Anthropic's June 2 update describes two distinct moves.

  • Glasswing got bigger. The program went from approximately 50 initial partner organizations to roughly 150 additional ones, now spanning more than 15 countries. The expansion deliberately pulled in operators of critical infrastructure — power, water, healthcare, communications, and hardware — sectors where, in Anthropic's framing, "a major attack could affect more than 100 million people."
  • Claude Security launched. This is the part that matters to ordinary engineering teams. Rather than gating the work behind the unreleased Mythos model, Claude Security uses the publicly available Claude Opus 4.8 to scan codebases and suggest patches. It is the same shape of task Glasswing partners do, run on a model anyone can call.

Inside Glasswing, partners deploy Mythos Preview for more than just scanning: Anthropic lists patch writing, pre-release checks, penetration testing, threat detection, and rebuilding legacy codebases among the uses. Across all partners, the program has surfaced more than 10,000 high- or critical-severity security flaws.

Why it matters

The interesting tension here is between capability and availability. Mythos-class models are good enough at reading code that Anthropic treated open access as a risk worth managing slowly — the same capability that finds a vulnerability can be used to exploit one. Glasswing is the controlled-rollout answer to that: give the strongest model to defenders of high-stakes systems first, under close collaboration.

Claude Security is the pragmatic counterpart. It accepts that the public Opus 4.8 is already a capable code auditor, and packages that into a workflow teams can actually adopt. If you have wondered whether a frontier model is good enough to be useful in a real security review rather than a demo, this is Anthropic betting that the answer is yes — and that the gap between its locked model and its shipping one is now small enough to productize.

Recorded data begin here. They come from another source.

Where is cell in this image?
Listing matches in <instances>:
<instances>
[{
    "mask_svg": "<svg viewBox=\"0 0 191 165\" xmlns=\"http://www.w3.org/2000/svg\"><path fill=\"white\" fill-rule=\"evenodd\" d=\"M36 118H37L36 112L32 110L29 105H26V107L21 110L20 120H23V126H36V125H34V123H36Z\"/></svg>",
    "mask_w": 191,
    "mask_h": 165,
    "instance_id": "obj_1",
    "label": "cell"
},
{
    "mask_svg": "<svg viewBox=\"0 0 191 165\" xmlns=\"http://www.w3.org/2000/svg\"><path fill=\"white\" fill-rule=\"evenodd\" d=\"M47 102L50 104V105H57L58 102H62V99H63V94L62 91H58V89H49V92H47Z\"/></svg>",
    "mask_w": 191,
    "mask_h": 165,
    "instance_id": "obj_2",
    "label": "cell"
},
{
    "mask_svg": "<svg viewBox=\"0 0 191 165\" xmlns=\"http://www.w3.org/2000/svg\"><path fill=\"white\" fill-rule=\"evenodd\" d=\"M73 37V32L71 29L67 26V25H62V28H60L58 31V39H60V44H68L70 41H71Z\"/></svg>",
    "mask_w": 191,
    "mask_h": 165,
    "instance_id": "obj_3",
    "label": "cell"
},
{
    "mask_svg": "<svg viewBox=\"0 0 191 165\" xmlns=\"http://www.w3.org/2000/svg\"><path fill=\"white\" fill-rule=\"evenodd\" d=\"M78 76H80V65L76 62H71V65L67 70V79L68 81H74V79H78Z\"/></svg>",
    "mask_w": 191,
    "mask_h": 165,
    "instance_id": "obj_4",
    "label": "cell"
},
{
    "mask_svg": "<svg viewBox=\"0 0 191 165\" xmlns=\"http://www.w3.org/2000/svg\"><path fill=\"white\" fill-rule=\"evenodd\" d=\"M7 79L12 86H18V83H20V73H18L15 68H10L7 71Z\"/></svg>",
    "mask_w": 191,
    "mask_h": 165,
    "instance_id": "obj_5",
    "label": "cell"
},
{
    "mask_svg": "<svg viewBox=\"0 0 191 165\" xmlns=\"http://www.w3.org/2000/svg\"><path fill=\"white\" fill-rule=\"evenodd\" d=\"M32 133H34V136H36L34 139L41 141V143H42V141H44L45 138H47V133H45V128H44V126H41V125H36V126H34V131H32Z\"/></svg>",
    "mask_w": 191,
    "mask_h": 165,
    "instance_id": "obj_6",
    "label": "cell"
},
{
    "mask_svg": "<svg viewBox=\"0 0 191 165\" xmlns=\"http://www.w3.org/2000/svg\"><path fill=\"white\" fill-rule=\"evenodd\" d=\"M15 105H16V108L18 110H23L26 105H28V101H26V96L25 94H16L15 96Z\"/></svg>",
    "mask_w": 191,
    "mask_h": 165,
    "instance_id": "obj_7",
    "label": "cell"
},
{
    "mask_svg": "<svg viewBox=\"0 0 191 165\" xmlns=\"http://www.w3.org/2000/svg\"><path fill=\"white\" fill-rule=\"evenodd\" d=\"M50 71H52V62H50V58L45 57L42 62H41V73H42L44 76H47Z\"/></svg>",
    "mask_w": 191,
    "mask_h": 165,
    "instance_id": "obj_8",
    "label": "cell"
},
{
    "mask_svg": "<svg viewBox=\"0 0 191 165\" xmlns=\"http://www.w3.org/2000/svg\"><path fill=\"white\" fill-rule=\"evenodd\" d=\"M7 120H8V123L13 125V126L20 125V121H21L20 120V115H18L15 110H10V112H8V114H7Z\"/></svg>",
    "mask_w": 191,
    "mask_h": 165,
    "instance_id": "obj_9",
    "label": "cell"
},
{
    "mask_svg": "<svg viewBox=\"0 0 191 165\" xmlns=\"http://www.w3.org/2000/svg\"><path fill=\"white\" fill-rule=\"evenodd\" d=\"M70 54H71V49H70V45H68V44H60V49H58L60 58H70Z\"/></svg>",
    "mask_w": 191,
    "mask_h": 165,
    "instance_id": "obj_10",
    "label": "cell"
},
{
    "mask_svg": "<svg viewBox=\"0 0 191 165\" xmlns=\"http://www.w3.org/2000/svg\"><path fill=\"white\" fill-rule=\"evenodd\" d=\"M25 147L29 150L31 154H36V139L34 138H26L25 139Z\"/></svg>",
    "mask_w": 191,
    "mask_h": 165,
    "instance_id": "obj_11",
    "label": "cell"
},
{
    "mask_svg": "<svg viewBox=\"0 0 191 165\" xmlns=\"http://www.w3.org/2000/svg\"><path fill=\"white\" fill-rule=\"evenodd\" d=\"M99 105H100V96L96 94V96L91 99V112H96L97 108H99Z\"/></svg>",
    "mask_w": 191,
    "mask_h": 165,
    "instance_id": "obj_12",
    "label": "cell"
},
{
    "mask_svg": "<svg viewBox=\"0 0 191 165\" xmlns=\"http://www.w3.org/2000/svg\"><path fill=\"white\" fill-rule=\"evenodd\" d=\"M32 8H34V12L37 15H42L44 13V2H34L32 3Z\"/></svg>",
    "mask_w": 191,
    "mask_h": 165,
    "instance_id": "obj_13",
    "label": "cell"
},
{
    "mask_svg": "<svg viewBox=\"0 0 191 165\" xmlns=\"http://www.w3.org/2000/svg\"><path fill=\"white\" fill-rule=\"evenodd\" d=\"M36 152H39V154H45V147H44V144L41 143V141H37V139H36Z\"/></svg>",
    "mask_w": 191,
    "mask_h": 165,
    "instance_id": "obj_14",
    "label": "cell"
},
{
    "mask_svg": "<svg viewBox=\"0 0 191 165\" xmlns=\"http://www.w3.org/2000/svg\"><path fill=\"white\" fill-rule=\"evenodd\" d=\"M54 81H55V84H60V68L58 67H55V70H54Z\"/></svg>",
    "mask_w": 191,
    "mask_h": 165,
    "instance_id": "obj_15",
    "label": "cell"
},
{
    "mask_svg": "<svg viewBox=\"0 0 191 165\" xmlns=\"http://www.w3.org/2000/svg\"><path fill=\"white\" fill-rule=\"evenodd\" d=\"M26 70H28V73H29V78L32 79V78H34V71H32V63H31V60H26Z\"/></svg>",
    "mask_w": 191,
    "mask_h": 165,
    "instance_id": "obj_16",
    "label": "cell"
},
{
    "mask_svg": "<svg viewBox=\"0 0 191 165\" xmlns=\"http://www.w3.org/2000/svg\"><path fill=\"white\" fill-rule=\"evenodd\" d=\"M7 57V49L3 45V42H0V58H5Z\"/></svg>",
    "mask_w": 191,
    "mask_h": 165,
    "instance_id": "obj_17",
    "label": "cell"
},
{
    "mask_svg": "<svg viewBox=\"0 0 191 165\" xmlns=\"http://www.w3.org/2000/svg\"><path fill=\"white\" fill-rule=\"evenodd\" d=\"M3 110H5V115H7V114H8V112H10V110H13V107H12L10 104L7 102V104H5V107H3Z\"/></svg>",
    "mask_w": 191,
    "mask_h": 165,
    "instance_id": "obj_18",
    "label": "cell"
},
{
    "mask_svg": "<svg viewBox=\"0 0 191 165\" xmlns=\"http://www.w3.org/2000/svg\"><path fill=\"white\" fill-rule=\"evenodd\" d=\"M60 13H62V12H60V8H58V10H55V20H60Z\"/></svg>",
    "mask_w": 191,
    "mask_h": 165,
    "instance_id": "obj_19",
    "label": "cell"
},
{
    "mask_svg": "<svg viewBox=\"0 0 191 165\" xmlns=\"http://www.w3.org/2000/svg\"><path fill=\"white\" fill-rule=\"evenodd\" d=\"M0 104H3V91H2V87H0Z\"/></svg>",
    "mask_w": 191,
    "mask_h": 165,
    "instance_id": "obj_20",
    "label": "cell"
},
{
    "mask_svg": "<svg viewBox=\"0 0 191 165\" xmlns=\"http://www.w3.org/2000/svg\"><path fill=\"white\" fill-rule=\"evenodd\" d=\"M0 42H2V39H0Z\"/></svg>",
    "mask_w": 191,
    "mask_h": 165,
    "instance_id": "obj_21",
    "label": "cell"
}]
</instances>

Analysis, not announcement: Anthropic also said it expects that "within 6 to 12 months, many other AI companies will have Mythos-class models." Read alongside the Claude Security launch, that reads less like a warning and more like a clock. The window in which a security-grade frontier model is a differentiator is, by the company's own estimate, measured in months — so the value moves to who operationalizes it, not who has it.

What it means for developers

Three practical takeaways, with the caution that the strongest tool here is still gated:

  • Triage gets cheaper, verification does not. A model that flags 10,000 high-severity issues is only useful if your team can confirm and fix them. The bottleneck shifts from finding candidate bugs to triaging and patching them — plan headcount and process around the back half, not the scan.
  • Patch suggestions are a starting point. Claude Security suggests patches; it does not absolve you of review. Treat generated fixes the way you would treat a junior engineer's first PR against security-sensitive code.
  • The same code-reading skill is now table stakes. If you are choosing a model for code work generally, the auditing capability on display here overlaps heavily with day-to-day reasoning about large codebases. Our coding assistants shootout is the closest practical comparison of how these tools behave on real repositories.

The honest caveats

A few things Anthropic's posts do not establish, which are worth holding onto:

  • The 10,000-plus figure is a count of flagged high- or critical-severity flaws across partners, not a count of confirmed-and-fixed vulnerabilities. Raw finding counts and remediated counts are different numbers.
  • Glasswing partners are not named individually in the expansion post, and the sector breakdown is descriptive, not a published list.
  • Claude Security runs on Opus 4.8, not on Mythos. The marketing proximity of the two should not be read as equivalent capability.

None of that diminishes the move. It just means the right mental model is "a strong public model, productized for security review, alongside a stronger gated one expanding carefully" — which is a more useful frame than "AI now fixes security."